Il y a eu d’autres participations à des programmes tels que Domenica In, La Botola, I Raccomandati, Emozioni, L’Italia allo specchio et Celebrity. Fiorello, le grand showman sicilien, le remarque dans l’émission «Reazione a catena» et souhaite qu’il soit un invité régulier de son émission «Edicola Fiore», diffusée sur la plateforme Sky.

– Adonà, je voulais te demander à quel point la danse a-t-elle été importante dans ton parcours lyrique ?

– Pour moi c’était très important car je pense que savoir bouger avec le rythme, avoir un corps harmonieux et ne pas être un morceau de bois, combiné à une présence scénique, complète parfaitement le discours vocal.
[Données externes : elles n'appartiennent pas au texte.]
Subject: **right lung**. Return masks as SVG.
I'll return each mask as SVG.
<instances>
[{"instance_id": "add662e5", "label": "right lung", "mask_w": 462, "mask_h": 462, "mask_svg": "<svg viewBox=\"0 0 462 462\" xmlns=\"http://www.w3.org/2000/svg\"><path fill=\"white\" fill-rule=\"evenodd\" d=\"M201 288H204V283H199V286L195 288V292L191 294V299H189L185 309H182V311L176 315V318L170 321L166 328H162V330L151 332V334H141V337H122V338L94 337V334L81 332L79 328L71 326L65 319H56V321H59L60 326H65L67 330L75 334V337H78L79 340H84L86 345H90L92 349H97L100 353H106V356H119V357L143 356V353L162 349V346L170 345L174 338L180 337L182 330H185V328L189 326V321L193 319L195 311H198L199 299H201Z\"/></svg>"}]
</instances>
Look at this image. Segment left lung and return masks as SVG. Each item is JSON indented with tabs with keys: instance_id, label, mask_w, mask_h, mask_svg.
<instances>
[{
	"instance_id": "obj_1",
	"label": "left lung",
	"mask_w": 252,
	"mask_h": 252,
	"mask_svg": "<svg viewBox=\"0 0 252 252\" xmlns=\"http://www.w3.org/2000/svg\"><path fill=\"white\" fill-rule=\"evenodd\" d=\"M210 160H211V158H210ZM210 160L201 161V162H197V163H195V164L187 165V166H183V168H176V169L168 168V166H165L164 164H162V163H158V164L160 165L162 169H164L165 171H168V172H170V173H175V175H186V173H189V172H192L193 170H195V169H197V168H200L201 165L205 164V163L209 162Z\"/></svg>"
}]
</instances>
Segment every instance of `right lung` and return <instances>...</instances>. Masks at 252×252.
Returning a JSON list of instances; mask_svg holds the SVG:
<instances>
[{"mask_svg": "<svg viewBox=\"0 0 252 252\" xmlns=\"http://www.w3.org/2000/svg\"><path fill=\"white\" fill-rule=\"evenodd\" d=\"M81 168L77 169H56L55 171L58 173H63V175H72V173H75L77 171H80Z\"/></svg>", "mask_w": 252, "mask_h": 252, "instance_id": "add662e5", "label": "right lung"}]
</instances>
Lorsque vous êtes au micro devant le public, contrôler les mouvements du corps aide en quelque sorte le travail avec la voix. La présence sur scène, cependant, est comme un savoir-faire, soit vous l’avez, soit vous ne l’avez pas.

– Penses-tu que tu as plus un esprit guerrier ou as-tu plutôt un état d’esprit de guerrier ?

– J’ai un esprit guerrier qui me fait me sentir comme un guerrier de l’esprit. C’est une sorte de fusion. J’ai fait de nombreux choix dans ma vie pour essayer de ne faire qu’un avec moi-même. Être la projection de moi-même et non le projecteur. Depuis mon enfance, j’avais un esprit guerrier qui m’a conduit à être un guerrier de l’esprit. Je pense toujours qu’il est préférable d’avoir les deux. Cependant, il est essentiel d’avoir une grande force intérieure en accord avec son âme car on ne peut rien faire, surtout si l’on veut chanter comme soprano, sans la sensibilité de son moi intérieur.

– Question d’usage, quels sont tes projets pour l’avenir ?

– J’ai beaucoup de projets. Tout d’abord, pouvoir monter sur la scène du Théâtre Ariston avec une musique pop lyrique qui peut toucher tout le monde. Ensuite, réaliser des projets comme le spectacle que j’ai écrit Diva : l’histoire d’un garçon qui devient le plus grand chanteur d’opéra du monde. Je ne révèle pas la fin, alors j’espère que vous irez tous la voir. Un autre projet est Farinelli, une comédie musicale pop lyrique originale pour tous les âges, où les gens peuvent s’amuser. J’ai transformé Farinelli en une version musicale lyrique plus pop, intitulée Farinelli, l’amour l’emporte sur tout, où chacun vit la castration au sens large. Dans le futur après le théâtre, qui me prend tant d’énergie, je voudrais me consacrer entièrement à l’enregistrement de musique, c’est mon grand désir d’enregistrer des disques.

– Sur ton chemin, as-tu eu plus de remords ou de regrets ?

– Tout au long de ma vie, je me suis toujours dit qu’il valait mieux vivre avec des remords qu’avec des regrets. C’est parce que si vous êtes une belle et bonne personne et que vous avez fait quelque chose de mal, vous pouvez vous pardonner. Alors que le regret est l’amertume de ne pas pouvoir ou vouloir faire quelque chose. Je n’ai eu aucun regret car je me suis toujours jeté dans ce en quoi je croyais : en 2013, par exemple, je suis allé à New York sans argent.

Voici l’histoire d’Adonà, un garçon qui, nourri d’un fort équilibre entre le corps et l’âme et plein de positivité, a pu réaliser son plus grand rêve : chanter.